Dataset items
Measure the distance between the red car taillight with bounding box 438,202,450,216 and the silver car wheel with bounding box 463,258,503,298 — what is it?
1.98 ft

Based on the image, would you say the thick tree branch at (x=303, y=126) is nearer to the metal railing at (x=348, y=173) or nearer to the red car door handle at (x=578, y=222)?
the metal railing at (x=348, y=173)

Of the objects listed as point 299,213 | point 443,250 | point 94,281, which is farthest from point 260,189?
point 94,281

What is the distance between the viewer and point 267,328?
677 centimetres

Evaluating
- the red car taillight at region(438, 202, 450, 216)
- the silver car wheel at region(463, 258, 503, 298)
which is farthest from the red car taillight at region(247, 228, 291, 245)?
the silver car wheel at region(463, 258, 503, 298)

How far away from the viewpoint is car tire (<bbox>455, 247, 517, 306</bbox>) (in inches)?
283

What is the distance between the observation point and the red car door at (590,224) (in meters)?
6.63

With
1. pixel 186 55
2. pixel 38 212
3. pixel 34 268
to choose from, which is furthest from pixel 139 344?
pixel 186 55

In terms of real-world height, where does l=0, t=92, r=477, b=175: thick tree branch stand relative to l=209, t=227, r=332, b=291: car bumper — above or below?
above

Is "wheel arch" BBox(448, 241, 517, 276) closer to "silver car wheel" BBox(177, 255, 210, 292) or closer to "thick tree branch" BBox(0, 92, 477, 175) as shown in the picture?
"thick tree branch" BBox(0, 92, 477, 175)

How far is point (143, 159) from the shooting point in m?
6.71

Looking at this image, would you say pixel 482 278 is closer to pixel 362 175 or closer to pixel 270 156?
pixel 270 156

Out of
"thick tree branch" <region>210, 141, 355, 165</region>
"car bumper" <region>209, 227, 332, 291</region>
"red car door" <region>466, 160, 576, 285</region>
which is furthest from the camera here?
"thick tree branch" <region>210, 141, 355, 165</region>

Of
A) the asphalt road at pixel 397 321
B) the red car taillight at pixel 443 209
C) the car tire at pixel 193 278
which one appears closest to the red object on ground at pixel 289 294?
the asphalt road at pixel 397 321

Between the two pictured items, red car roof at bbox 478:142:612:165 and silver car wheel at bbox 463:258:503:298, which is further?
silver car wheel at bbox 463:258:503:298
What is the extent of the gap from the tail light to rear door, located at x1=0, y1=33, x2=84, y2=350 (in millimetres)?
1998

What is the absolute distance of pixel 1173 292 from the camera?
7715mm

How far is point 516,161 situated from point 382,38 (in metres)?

_The task_.
Starting with the line containing "What is the extent" and going on through the last line, write those lines out again with "camera" switched to "lens" and everything else left as it is.

_Output for this exercise_.
What is the extent of the gap from the tail light to rear door, located at x1=0, y1=33, x2=84, y2=350 (in millimetres)?
1998

What is the absolute distance of pixel 1173 292 from the lens?
7715mm

How far is point 516,161 situated from point 382,38 (in metres)?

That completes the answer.